**Requirement 1:**
In the entries further down, lay out the stretch from the line containing "Looking at this" through the end of the entries as a Markdown table with the columns No. and Entry line, numbering each row and omitting blank lines. Leave the pictures out of the answer.

**Excerpt to read:**
Are we plowing our soil to death?
After studying the carbon
cycle it becomes clear that the soil is the foundation of all life
on earth. The quality of the soil determines the quality and quantity
of the air we breathe, the water we drink and the food we eat. The
quality of the soil determines not only our prosperity but also, the
quality of our physical and mental health. If we let the quality of
the soil degrade to any degree, the life it supports will degrade
along with it.
The above statement is
a logical fact that can be proven. The proper balance of air, water,
mineral and organic matter (energy source) determines the quality
of the soil.
The minerals in the soil
are from decaying rock. The organic matter in the soil is from decaying
once living entities. You need both in the proper combination for
good soil structure and nutrient level. All are important, but water
is the most critical problem we face right now.
Having the opportunity
to work for other farmers as well as on our own farm during the big
drought of the 50s I learned the value of fertile soil and it’s
relation with water for productive crops.
For years I watched farmers
put on more and more NPK with little extra production. At the same
time their crops seamed to be effected by drought stress more and
more. Each year the plants required more water than before to sustain
the same production. This always puzzled me. But, with study and time
I learned.
With every opportunity
I talked to farmers and agriculture extension agents. I studied many
books, magazines, agricultural and science publications. I attended
and even spoke at farm conferences trying to learn the true secrets
of sustainable farming with unpredictable rain patterns. I remember
my grandpa saying, years ago, they used to make a crop on the same
fields year after year, now it takes irrigation to grow anything.
His reasoning was, “the land is wore out”. If Grandpa
had had the soil tested he would have seen the decline in the organic
matter. Organic matter in the soil is the most important factor and
simplest answer to water conservation. Land is worn out when the organic
matter is depleted.
A big farmer told me, when
figuring his water pumpage and the rainfall divided by his corn production,
it took 4,000 gallons of water to produce a bushel of corn. If this
is correct, the farmer is really growing hydroponically They are just
using the soil as a median to anchor the roots. Most of the fertilizers
are water-soluble. The soil microbes (if there are any left) have
little say in how the nutrients are fed to the plants. The soil, on
many farms, doesn't have enough energy for the microbes to do
their job of processing the fertilizers to a form and balance the
plants need.
Energy is the key factor.
Nothing can start in motion without a source of energy. The energy
we use, the food, gasoline, diesel, coal or wood all came from the
sun. We get a generous supply beamed down daily. But only the green
leaf is able to collect the sun’s energy for long-term storage.
The soil’s energy
supply is held in the decaying organic material and humus reserves.
The soil’s percent of decaying organic matter and humus together
should be between 3 and 8 depending on the local environment. Most
farmland organic reserves around the world are low. Critically low.
Here in Texas, the organic content of the Rio Grande Valley soils
are almost all below 1 percent, some as low as two tenth of one percent.

**Requirement 2:**
According to the soil essay, what should the combined percentage of decaying organic matter and humus in soil be?

**Raw data:**
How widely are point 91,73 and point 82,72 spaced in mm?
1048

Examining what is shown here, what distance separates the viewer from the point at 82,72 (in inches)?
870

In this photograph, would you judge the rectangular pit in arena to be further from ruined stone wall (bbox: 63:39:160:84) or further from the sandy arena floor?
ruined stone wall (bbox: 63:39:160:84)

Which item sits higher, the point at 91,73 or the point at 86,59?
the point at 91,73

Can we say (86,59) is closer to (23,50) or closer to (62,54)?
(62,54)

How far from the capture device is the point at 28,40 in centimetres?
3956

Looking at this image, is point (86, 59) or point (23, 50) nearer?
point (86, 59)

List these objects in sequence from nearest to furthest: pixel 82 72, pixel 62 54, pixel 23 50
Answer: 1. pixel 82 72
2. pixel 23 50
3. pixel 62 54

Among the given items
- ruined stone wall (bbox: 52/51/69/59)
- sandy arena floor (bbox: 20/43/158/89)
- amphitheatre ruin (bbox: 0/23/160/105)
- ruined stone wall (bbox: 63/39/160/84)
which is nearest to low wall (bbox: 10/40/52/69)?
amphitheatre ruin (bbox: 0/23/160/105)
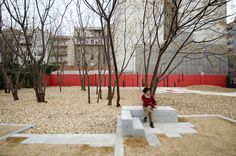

**Output 1:**
| No. | Entry line |
|---|---|
| 1 | Looking at this image, is point (86, 59) or point (23, 50) nearer? |
| 2 | point (86, 59) |
| 3 | List these objects in sequence from nearest to furthest: pixel 82 72, pixel 62 54, pixel 23 50 |
| 4 | Answer: 1. pixel 82 72 |
| 5 | 2. pixel 23 50 |
| 6 | 3. pixel 62 54 |
| 7 | Among the given items |
| 8 | - ruined stone wall (bbox: 52/51/69/59) |
| 9 | - sandy arena floor (bbox: 20/43/158/89) |
| 10 | - amphitheatre ruin (bbox: 0/23/160/105) |
| 11 | - ruined stone wall (bbox: 63/39/160/84) |
| 12 | which is nearest to low wall (bbox: 10/40/52/69)? |
| 13 | amphitheatre ruin (bbox: 0/23/160/105) |

**Output 2:**
Between 3 and 8 percent, depending on the local environment.